Segment Start: GIVEN DATA

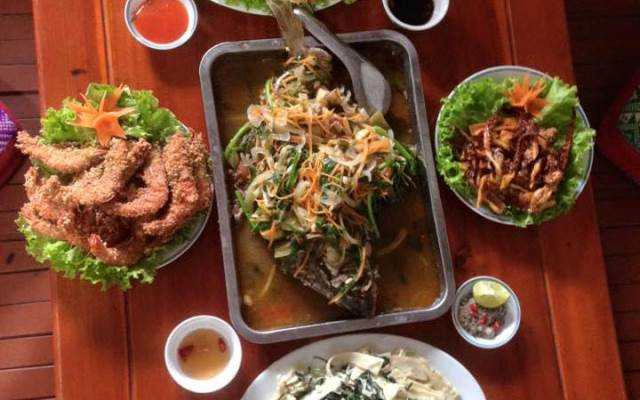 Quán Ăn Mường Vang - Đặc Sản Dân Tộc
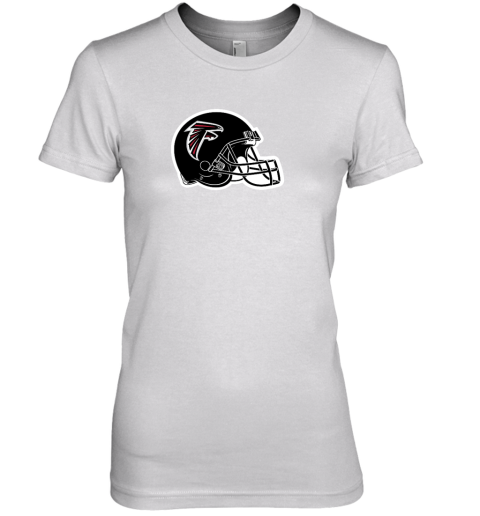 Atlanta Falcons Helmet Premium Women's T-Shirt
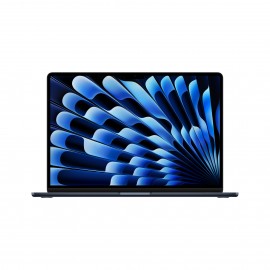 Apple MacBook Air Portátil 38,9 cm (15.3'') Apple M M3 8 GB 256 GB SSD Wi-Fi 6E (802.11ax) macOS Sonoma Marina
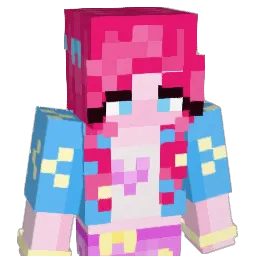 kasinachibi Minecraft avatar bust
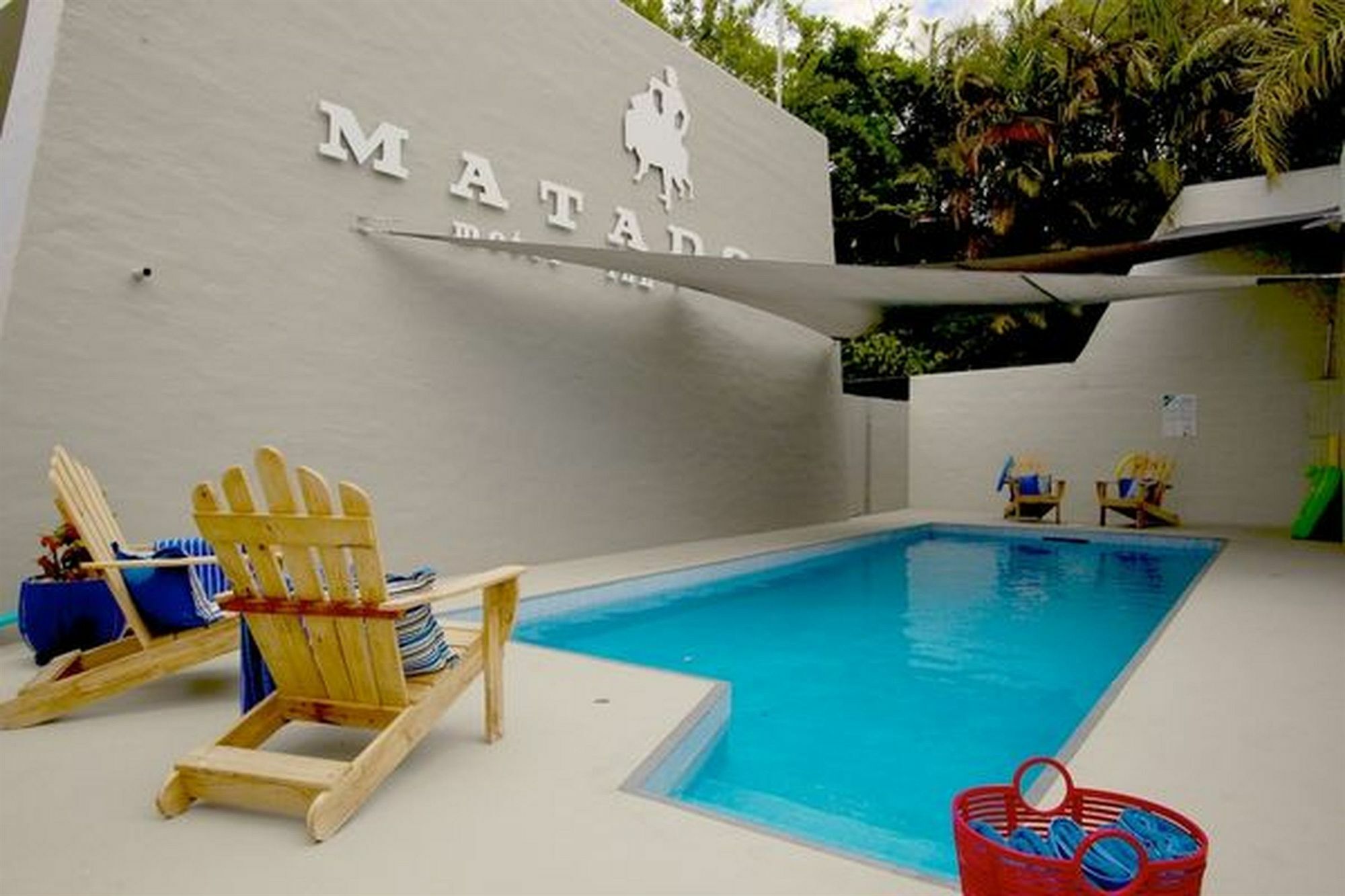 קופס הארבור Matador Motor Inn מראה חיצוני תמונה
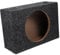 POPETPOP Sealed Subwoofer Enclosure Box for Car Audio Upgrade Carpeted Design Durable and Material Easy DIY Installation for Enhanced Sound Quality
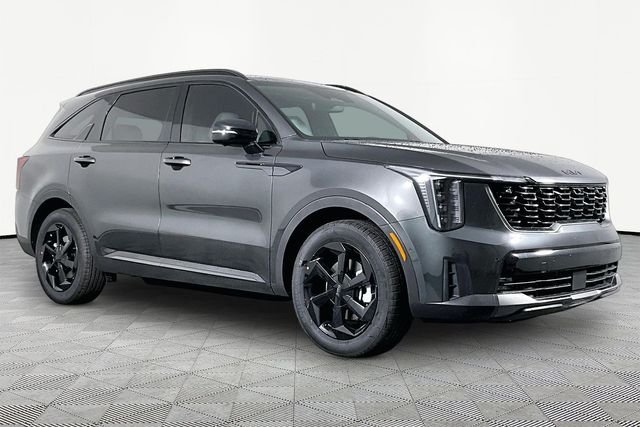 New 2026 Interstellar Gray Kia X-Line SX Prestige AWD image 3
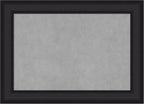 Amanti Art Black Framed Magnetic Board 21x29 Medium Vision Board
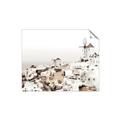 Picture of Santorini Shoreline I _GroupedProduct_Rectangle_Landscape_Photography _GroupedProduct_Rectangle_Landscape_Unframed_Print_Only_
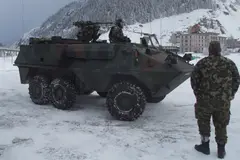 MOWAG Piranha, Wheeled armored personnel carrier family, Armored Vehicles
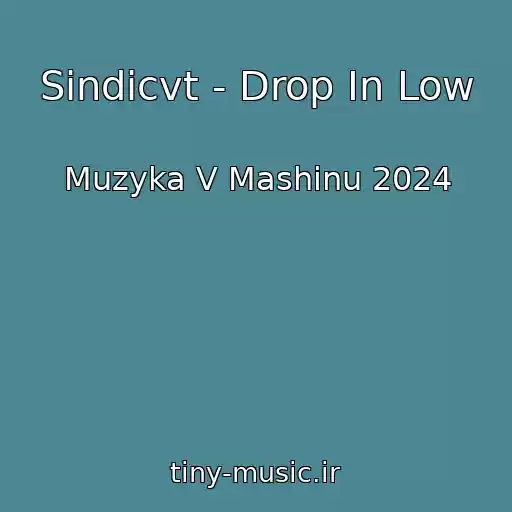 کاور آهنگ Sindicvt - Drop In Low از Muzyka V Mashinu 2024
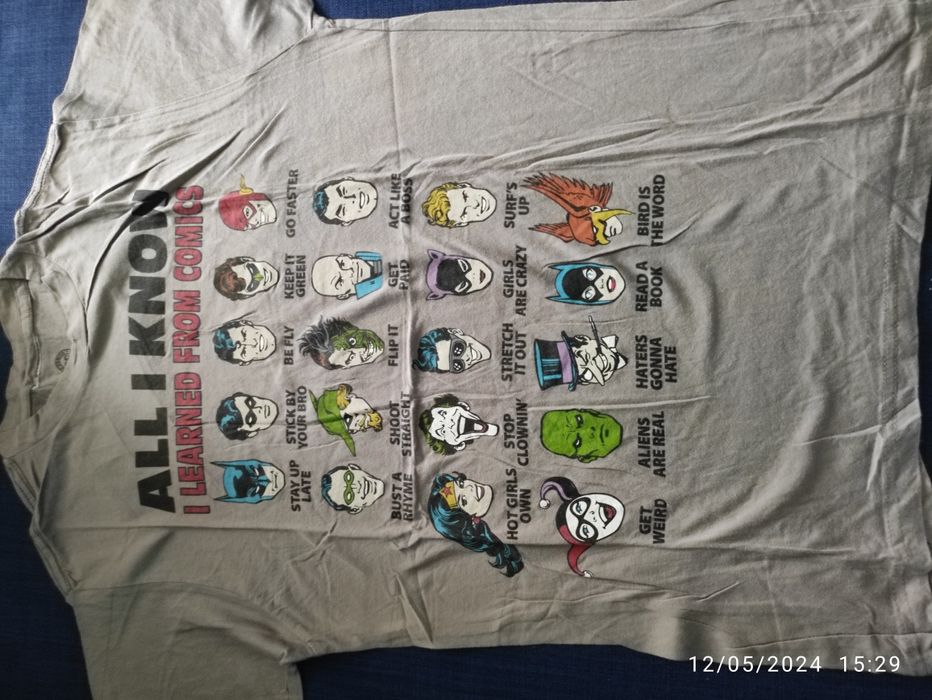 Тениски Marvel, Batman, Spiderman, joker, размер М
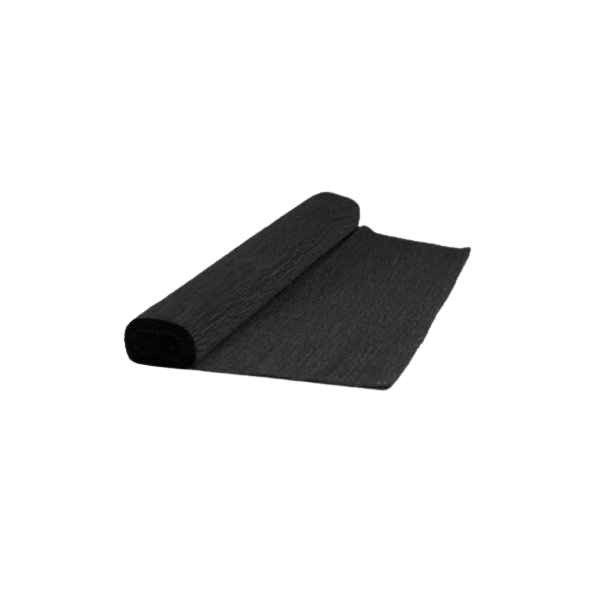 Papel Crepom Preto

Segment End: GIVEN DATA

## [WORK TASK]
Quote each of the items above word for word, leaving out the pictures.

## [RESPONSE AREA]
 Quán Ăn Mường Vang - Đặc Sản Dân Tộc
 Atlanta Falcons Helmet Premium Women's T-Shirt
 Apple MacBook Air Portátil 38,9 cm (15.3'') Apple M M3 8 GB 256 GB SSD Wi-Fi 6E (802.11ax) macOS Sonoma Marina
 kasinachibi Minecraft avatar bust
 קופס הארבור Matador Motor Inn מראה חיצוני תמונה
 POPETPOP Sealed Subwoofer Enclosure Box for Car Audio Upgrade Carpeted Design Durable and Material Easy DIY Installation for Enhanced Sound Quality
 New 2026 Interstellar Gray Kia X-Line SX Prestige AWD image 3
 Amanti Art Black Framed Magnetic Board 21x29 Medium Vision Board
 Picture of Santorini Shoreline I _GroupedProduct_Rectangle_Landscape_Photography _GroupedProduct_Rectangle_Landscape_Unframed_Print_Only_
 MOWAG Piranha, Wheeled armored personnel carrier family, Armored Vehicles
 کاور آهنگ Sindicvt - Drop In Low از Muzyka V Mashinu 2024
 Тениски Marvel, Batman, Spiderman, joker, размер М
 Papel Crepom Preto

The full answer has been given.